None of it will matter unless he makes the right decisions. On read-option plays, Trubisky must read the direction of the opposing edge rusher and decide whether to hand the ball to a running back or keep it himself.
If he does the latter, Nagy has two words of advice.
“Get down,” he said.
Coaches already have stressed that Trubisky needs to be smart when he runs during the season. Trubisky wants to be aggressive, but he needs to know when to slide.
“Know when these next three yards aren’t worth it,” Trubisky said. “Let me get out of bounds, know when to get out of bounds. It’s all about playing with that line and just being a natural ballcarrier. And do what I’ve got to do for this offense.”
Nagy isn’t afraid to let his quarterback run. Alex Smith totaled 355 yards last year, sixth among quarterbacks, with Nagy as the Chiefs’ offensive coordinator.
“It is a part of what we do,” Nagy said. “[Trubisky] did that at North Carolina. But, in all honesty, he does need to be smart with that. That’s one thing you see in college: There are some more running quarterbacks, but they are more running back-type players. That’s not the case here.
“We need Mitch. We want Mitch, and we want him to be smart. But we also want to use his legs.”
Nagy is incorporating wrinkles into his offense, helped by offensive coordinator Mark Helfrich. Alongside Chip Kelly, Helfrich helped to revolutionize college football with Oregon’s “Blur” offense, which featured the constant threat of quarterback keepers on read-option plays.

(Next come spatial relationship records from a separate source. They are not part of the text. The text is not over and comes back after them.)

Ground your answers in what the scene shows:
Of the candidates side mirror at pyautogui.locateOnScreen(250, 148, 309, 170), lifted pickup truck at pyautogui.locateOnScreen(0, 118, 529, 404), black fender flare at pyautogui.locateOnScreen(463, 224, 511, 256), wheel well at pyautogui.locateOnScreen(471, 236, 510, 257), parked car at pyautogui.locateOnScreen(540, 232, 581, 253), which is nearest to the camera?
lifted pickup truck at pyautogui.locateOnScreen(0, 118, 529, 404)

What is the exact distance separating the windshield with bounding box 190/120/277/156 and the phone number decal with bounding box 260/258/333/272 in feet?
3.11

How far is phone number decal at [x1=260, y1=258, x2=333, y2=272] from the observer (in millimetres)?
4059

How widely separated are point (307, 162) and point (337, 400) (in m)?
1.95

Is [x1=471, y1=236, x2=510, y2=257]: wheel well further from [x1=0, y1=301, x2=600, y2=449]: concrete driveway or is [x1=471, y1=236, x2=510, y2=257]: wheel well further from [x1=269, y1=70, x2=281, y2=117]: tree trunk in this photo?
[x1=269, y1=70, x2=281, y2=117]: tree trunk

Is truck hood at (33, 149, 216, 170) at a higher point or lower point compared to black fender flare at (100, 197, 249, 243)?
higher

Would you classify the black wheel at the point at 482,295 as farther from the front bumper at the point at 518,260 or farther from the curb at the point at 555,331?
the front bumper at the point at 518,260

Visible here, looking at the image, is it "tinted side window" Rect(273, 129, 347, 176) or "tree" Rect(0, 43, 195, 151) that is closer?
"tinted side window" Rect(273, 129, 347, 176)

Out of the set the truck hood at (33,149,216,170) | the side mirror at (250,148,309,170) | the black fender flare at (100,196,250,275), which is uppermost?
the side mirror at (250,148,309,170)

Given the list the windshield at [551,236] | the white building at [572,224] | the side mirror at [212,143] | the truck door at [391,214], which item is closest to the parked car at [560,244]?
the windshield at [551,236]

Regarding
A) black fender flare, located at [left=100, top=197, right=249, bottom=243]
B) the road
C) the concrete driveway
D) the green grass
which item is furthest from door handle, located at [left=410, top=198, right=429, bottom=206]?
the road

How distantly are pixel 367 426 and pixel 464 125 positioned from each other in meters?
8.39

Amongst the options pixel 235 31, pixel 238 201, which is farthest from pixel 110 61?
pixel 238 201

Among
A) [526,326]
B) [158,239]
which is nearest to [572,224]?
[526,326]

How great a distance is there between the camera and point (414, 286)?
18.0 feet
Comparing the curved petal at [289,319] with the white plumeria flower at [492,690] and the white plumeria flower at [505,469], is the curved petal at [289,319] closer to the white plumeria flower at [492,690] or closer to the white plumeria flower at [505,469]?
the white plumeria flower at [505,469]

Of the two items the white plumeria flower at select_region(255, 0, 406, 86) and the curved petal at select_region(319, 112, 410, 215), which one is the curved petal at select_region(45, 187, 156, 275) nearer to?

Tight end Trey Burton, who played for Kelly as a member of the Eagles, sees some of those concepts seeping into the Bears’ playbook. A good running quarterback doesn’t have to be fast, he said — short of Michael Vick, none of Kelly’s Eagles quarterbacks was — but he does have to be intelligent.
“You need to be able to make good decisions and quick decisions, and that’s one thing Mitch has been able to show,” Burton said. “Just having a guy that’s at least a threat to run adds that other component to the offense, especially when you’ve got great running backs and really good skill-position players, as well.”
Trubisky’s speed makes him more dangerous than your average threat.
“Really athletic, quick feet, knows how to avoid contact,” Burton said. “Really excited to see, when everything’s live, how he reacts.”
The Bears can’t wait.
“The kid is very athletic,” Nagy said. “And we’d be crazy to not use his legs.”